**EXTRACTED TEXT**

..........

I don't just want to report on what happened. I want to go behind it, find out where it came from, why it existed, who it was designed for, and who it has been used against because the only way to understand this fight is to understand the story underneath it. So, let's start at the beginning.
The origin story.
The deep history about 14th Amendment.
The concept of birthright citizenship goes back centuries.
Long before America was even a country, English common law had what was called jus soli, a Latin term meaning right of soil.
The idea was simple.
If you were born within the king's territory, you owed allegiance to the crown, and the crown owed you protection.
Colonists brought that idea with them to the New World, and it was baked into early American legal thinking from the start.
But then came a decision that shook everything, shook the foundation of everything in America, 1857.
The Supreme Court, Dred Scott v.
Sandford.
The court ruled that black people, people like me, my ancestors, whether enslaved or free, could never be American citizens.
Ever.
Not by birth, not by anything.
That ruling didn't just affect enslaved people, it was a statement about who this country believed belonged here, who was fully human under American law, and who wasn't.
It took Civil War and over 620,000 lives lost before that ruling would ever be overturned.
The 14th Amendment was the fix.

..........

**EXERCISE**
Extend the account of the 14th Amendment and birthright citizenship with a few more paragraphs in the same voice, starting right after "The 14th Amendment was the fix."

**AVAILABLE DATA**
..........

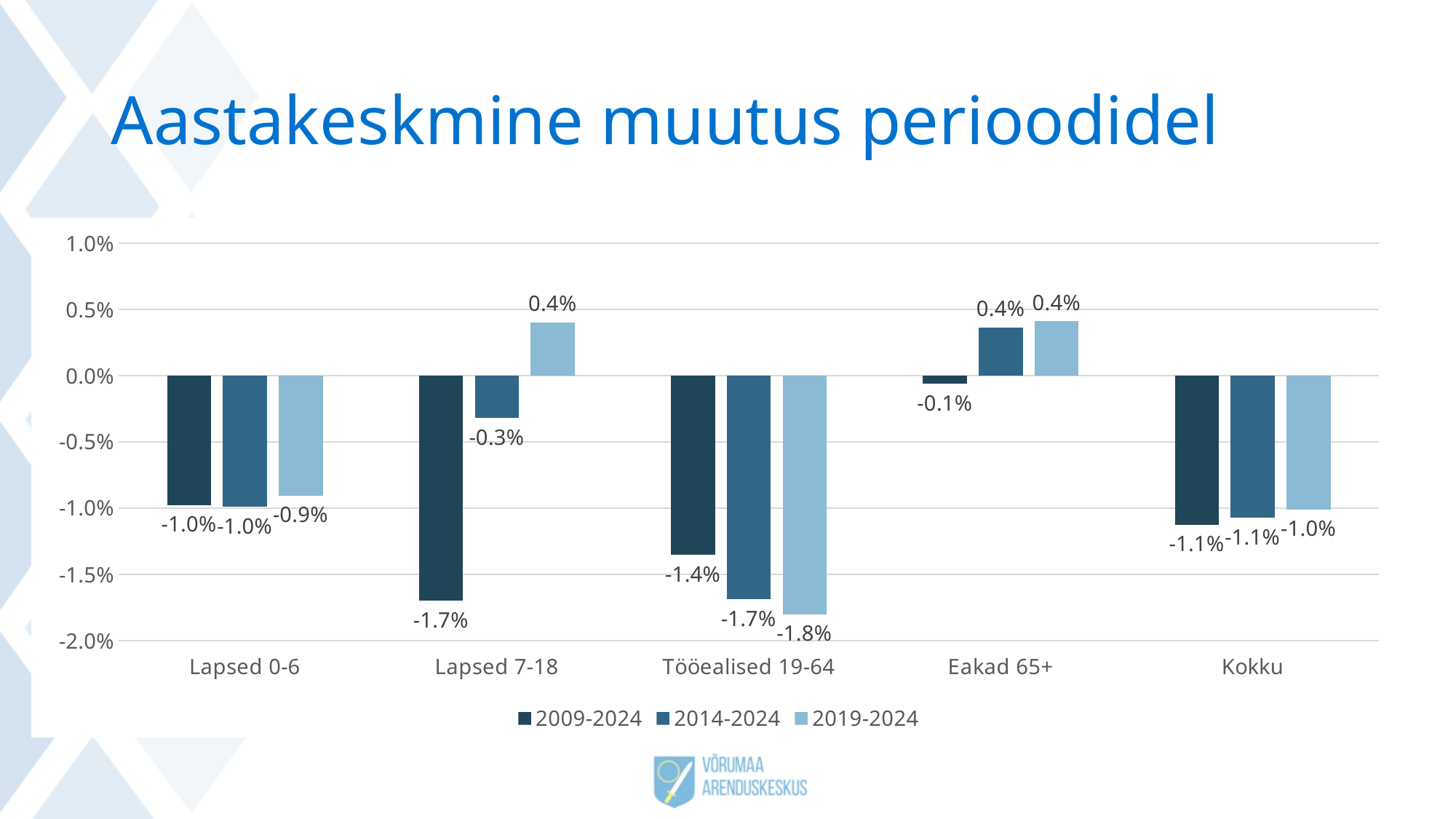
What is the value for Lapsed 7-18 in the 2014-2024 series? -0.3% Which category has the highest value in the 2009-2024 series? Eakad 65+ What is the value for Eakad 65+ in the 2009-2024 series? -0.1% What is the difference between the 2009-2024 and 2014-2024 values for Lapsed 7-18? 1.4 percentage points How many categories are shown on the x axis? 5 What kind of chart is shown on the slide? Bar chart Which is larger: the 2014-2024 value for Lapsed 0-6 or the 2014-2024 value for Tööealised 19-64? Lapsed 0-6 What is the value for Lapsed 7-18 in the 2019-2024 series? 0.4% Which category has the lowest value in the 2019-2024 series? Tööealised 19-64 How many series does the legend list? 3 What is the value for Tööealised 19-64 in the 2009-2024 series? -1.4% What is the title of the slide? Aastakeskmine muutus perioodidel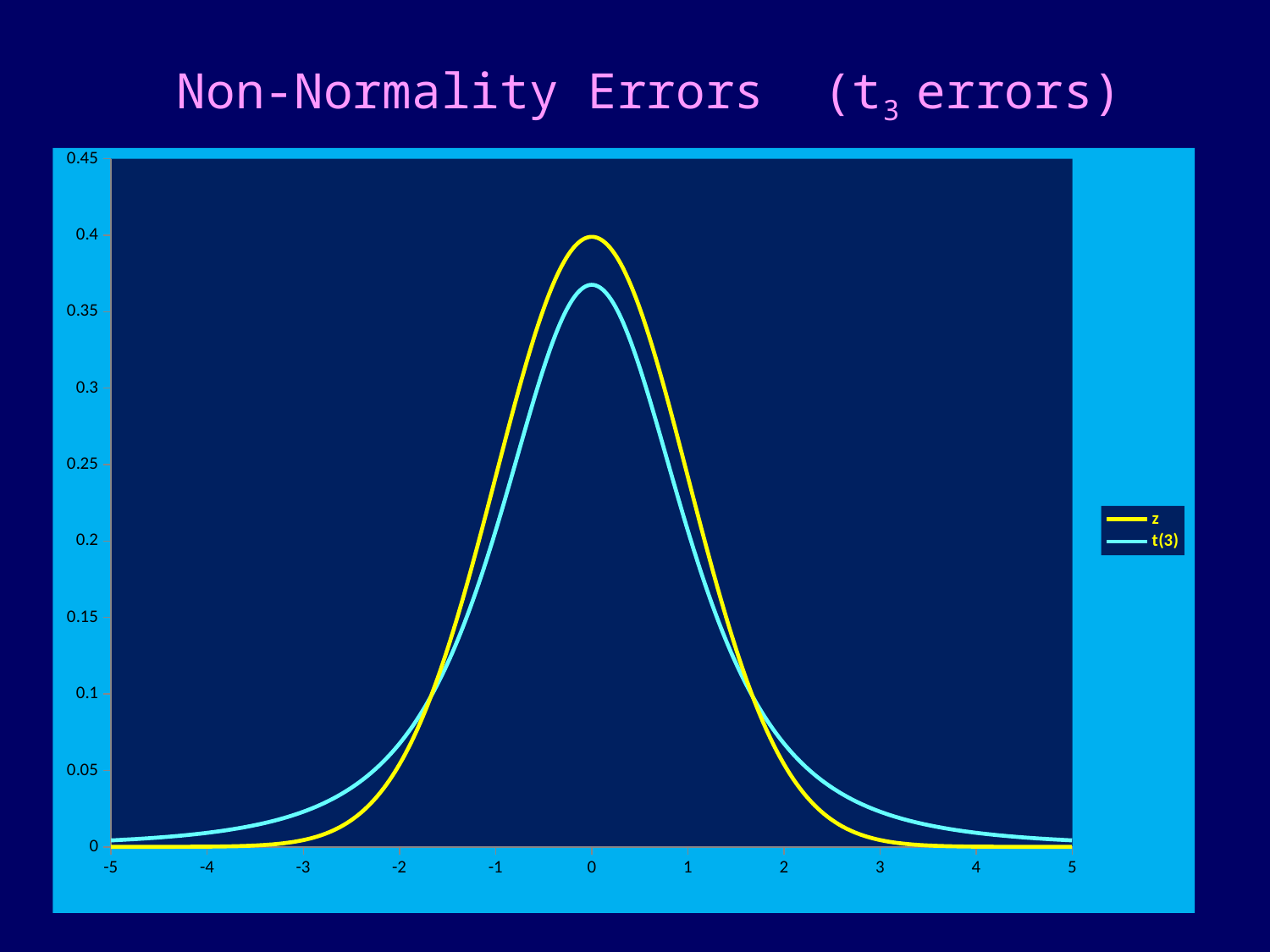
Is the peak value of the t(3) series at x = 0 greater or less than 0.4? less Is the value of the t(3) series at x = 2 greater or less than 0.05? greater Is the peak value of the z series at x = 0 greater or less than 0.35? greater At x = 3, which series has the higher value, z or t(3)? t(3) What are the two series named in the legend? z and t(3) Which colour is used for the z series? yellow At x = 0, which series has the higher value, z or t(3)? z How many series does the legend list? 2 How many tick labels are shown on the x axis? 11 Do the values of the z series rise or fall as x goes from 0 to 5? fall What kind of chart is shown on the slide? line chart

..........

**ANSWER AREA**
In 1868, 3 years after the Civil War ended, Congress passed the 14th Amendment to the Constitution.
And the first sentence of that amendment, the very first words, were a direct and deliberate rebuke to Dred Scott. All persons born or naturalized in the United States and subject to the jurisdiction thereof are citizens of the United States and the state wherein they reside.
All persons born here, citizens. The drafters of the 14th Amendment weren't being vague, they were being intentional.
They wanted to make it crystal clear, if you were born on this soil, you belong here. That principle.
Birthright citizenship has been part of American constitutional law for over 150 years. But here's where it gets interesting.
That one phrase, subject to the jurisdiction thereof, four words, four words that today are at the center of a constitutional battle that is now sitting on the steps of the United States Supreme Court. And what do those four words actually mean? Who gets to decide? Who gets to decide the legal history? And the legal history is not what most American people think it is.
Stay with me.
Let's talk about what the Constitution actually says.
Four words, subject to the jurisdiction thereof. Those are the four words that the Trump administration says change everything.
That they create an exception, a carve out for children born to parents who are here illegally. And those four words are exactly why and what we need to dig into right now, because the entire debate, the executive order, the lawsuits, the Supreme Court, all of it comes down to what those words were meant to say and what they're always have been understood to mean.
Let's talk about what jurisdiction meant in 1868, in May.
When the 14th Amendment was written in 1868, this phrase, subject to the jurisdiction thereof, had a specific but limited meaning.
It was designed to exclude two groups and two groups only. First, the children of foreign diplomats, because diplomats have immunity from American law.
They're literally not subject to our jurisdiction, so their children were excluded. Second, members of hostile occupying foreign forces. Same principle, not under American authority. And that was it.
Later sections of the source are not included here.